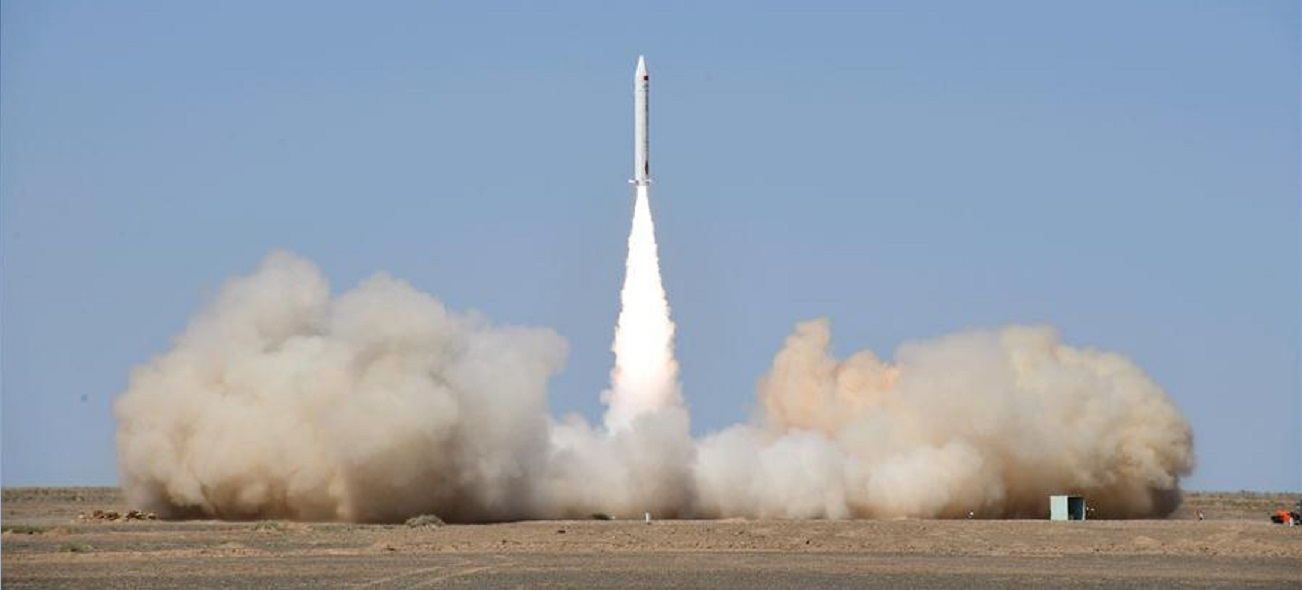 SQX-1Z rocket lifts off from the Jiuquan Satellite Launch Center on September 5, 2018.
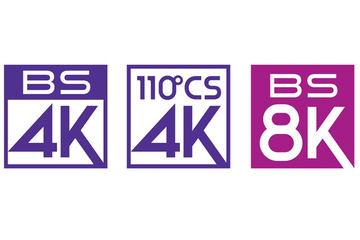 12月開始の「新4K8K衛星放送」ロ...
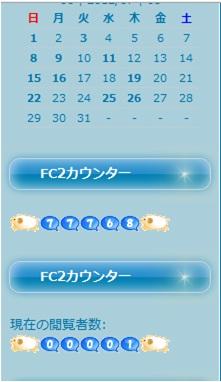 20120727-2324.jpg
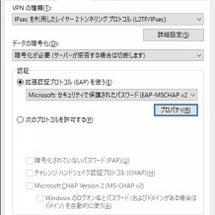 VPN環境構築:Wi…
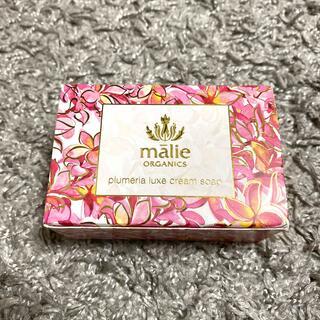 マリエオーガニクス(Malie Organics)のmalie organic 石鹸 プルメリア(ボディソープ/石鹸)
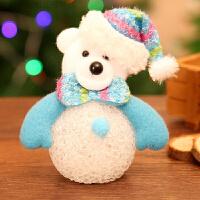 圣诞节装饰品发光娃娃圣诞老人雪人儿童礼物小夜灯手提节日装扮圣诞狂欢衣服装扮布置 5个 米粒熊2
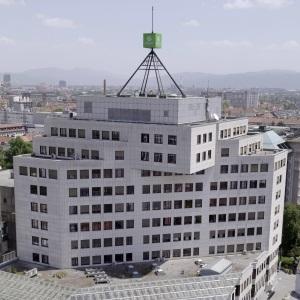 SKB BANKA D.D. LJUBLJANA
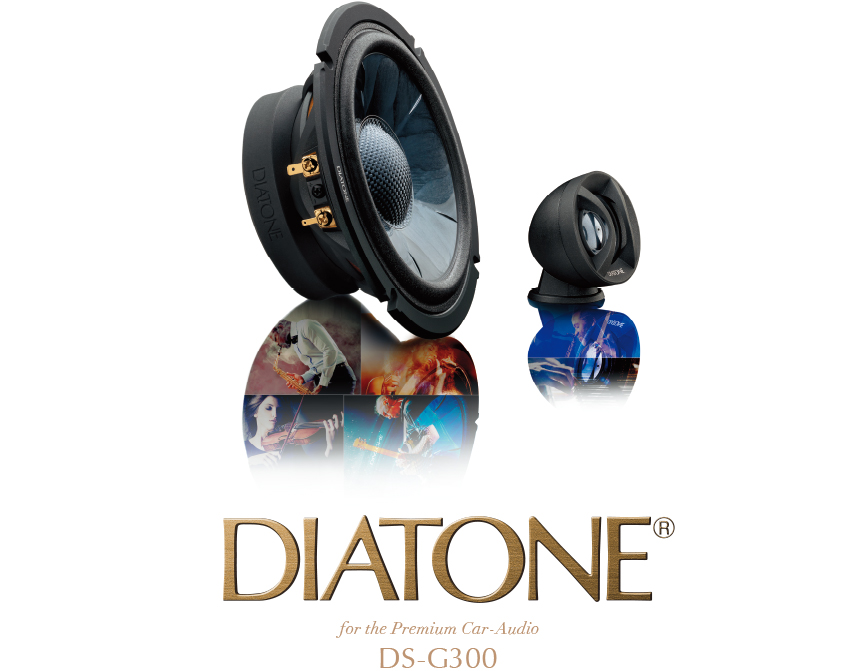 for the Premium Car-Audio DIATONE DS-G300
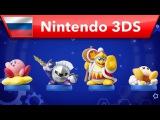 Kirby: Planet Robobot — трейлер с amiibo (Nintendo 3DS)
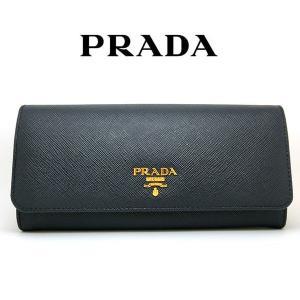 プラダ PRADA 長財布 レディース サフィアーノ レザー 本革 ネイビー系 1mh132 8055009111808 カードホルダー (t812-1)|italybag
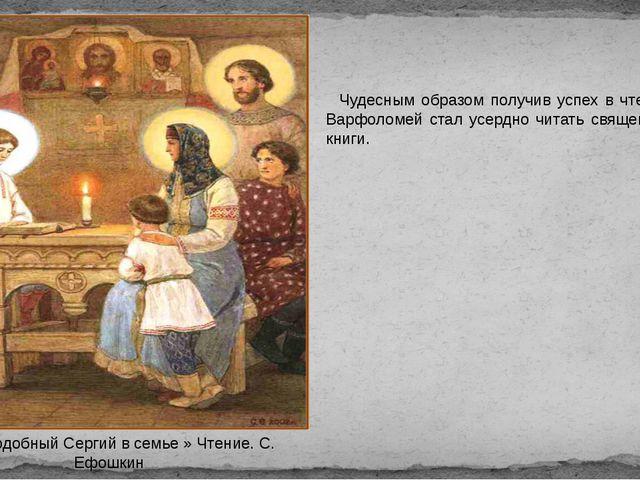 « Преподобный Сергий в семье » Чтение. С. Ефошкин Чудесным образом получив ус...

-=-=-

Pictures in the records above are not copied; print everything else exactly.

Response —
 SQX-1Z rocket lifts off from the Jiuquan Satellite Launch Center on September 5, 2018.
 12月開始の「新4K8K衛星放送」ロ...
 20120727-2324.jpg
 VPN環境構築:Wi…
 マリエオーガニクス(Malie Organics)のmalie organic 石鹸 プルメリア(ボディソープ/石鹸)
 圣诞节装饰品发光娃娃圣诞老人雪人儿童礼物小夜灯手提节日装扮圣诞狂欢衣服装扮布置 5个 米粒熊2
 SKB BANKA D.D. LJUBLJANA
 for the Premium Car-Audio DIATONE DS-G300
 Kirby: Planet Robobot — трейлер с amiibo (Nintendo 3DS)
 プラダ PRADA 長財布 レディース サフィアーノ レザー 本革 ネイビー系 1mh132 8055009111808 カードホルダー (t812-1)|italybag
 « Преподобный Сергий в семье » Чтение. С. Ефошкин Чудесным образом получив ус...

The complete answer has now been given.